Extrait du texte:

Voilà des jours, que dis-je, des semaines, que je n'ai pas écrit.
Mon temps s'est gonflé de quotidiennetés chahutées, de bouleversements heureux et d'épreuves affolantes.
Il a fallu mettre la poésie de côté.
Juste quelques temps,
quelques jours, quelques semaines,
le temps de reprendre mon souffle, de mettre sur ma tête un nouveau toit et de laisser aux rires de ma fille le loisir d'emplir mes oreilles et toute mon âme avec.


Tous les soirs pourtant, dans le tumulte de la vie et les soubresauts du changement, j'ai ouvert, l'un après l'autre, ces romans :
Entre ciel et terre, La tristesse des anges et le coeur de l'homme,
les magnifiques trépieds d'une saga signée de la main de celui qui est, à mon sens, le plus grand poète de notre temps : Jòn Kalman Stefànsson.

Extraits d'enregistrements:
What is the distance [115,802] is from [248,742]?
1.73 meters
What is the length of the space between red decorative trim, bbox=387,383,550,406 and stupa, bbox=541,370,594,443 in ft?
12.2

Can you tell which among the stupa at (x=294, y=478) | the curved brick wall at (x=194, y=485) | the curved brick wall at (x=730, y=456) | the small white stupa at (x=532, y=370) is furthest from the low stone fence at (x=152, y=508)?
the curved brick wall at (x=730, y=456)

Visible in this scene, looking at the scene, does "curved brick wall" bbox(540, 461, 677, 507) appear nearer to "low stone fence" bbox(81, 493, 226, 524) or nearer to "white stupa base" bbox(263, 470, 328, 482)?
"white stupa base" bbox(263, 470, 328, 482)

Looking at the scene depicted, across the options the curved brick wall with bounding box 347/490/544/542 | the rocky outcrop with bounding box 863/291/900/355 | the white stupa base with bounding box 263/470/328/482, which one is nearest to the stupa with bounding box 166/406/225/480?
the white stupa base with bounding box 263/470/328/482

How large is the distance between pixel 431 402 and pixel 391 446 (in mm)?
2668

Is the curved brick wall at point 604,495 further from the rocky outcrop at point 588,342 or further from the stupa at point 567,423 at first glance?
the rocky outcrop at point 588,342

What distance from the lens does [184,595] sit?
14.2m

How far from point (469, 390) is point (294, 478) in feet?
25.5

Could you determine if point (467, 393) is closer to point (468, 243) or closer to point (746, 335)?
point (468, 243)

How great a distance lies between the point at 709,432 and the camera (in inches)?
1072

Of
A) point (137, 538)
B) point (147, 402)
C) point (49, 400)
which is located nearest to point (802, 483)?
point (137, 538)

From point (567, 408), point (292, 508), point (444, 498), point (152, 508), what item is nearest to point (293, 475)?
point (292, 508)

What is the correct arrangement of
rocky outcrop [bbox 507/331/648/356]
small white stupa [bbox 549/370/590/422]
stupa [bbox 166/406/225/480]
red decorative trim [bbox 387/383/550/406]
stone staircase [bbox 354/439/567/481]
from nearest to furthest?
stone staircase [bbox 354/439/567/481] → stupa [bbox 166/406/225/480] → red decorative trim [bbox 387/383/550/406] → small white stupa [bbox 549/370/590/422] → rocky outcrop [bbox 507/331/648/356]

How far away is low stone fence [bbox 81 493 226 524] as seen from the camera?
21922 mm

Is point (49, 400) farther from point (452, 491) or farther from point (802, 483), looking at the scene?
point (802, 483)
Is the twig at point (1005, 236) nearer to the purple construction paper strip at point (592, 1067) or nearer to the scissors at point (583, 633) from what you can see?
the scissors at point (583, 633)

Consignes:
1. Répondez à ces questions sur le texte sur la pause d'écriture :
(a) Qu'a-t-il fallu mettre de côté ?
(b) Qui a signé la saga ?
(c) À quel moment de la journée les romans ont-ils été ouverts ?
2. Recopiez le texte sur la pause d'écriture, depuis « Tous les soirs » jusqu'à « Jòn Kalman Stefànsson. ».
3. Poursuivez le texte sur la pause d'écriture à partir de l'endroit où il s'arrête.

Corrigé:
1.
(a) La poésie.
(b) Jòn Kalman Stefànsson.
(c) Tous les soirs.

2.
Tous les soirs pourtant, dans le tumulte de la vie et les soubresauts du changement, j'ai ouvert, l'un après l'autre, ces romans :
Entre ciel et terre, La tristesse des anges et le coeur de l'homme,
les magnifiques trépieds d'une saga signée de la main de celui qui est, à mon sens, le plus grand poète de notre temps : Jòn Kalman Stefànsson.

3.
Des livres infiniment précieux.
Essentiels.
Merveilleux.


Alors je ne vais pas y aller par quatre chemins. Inutile même de tenter d'en rédiger un résumé. Cela n'aurait aucun intérêt.
Ce n'est pas pour cela qu'on lit Jòn Kalman Stefànsson.


On le lit parce que :


1. La vie est beaucoup plus douce entre ses mots,
les nuits moins sombres,
la solitude plus légère.
2. Parce que la tristesse y est immensément belle, et les larmes, des poissons transparents.
3. Parce que chacune de ses phrases est un miracle, recouvert d'une poussière dorée, subtile, sublime.
4. Que chaque ligne est un enseignement
issu du divin ou du démon, c'est selon.
5. Parce que regarde, lève les yeux, le ciel est plus bleu, la neige plus blanche, le printemps, délicieux!
6. Parce que le prix de la vie, sa beauté et sa grandeur, nous éclate au visage à chaque page tournée.
7. Que le froid y est glacial, la cruauté sans faille
mais qu'un détour d'une page, un rayon de soleil, deux bras pour enlacer,
viennent les effacer.
8. Parce qu'on y écoute les morts – mais vraiment – chuchoter, on y pleure les disparus, on y admire les vivants.
9. Que les tempêtes y sont sublimes, la mer glaciale, les éléments infatigables.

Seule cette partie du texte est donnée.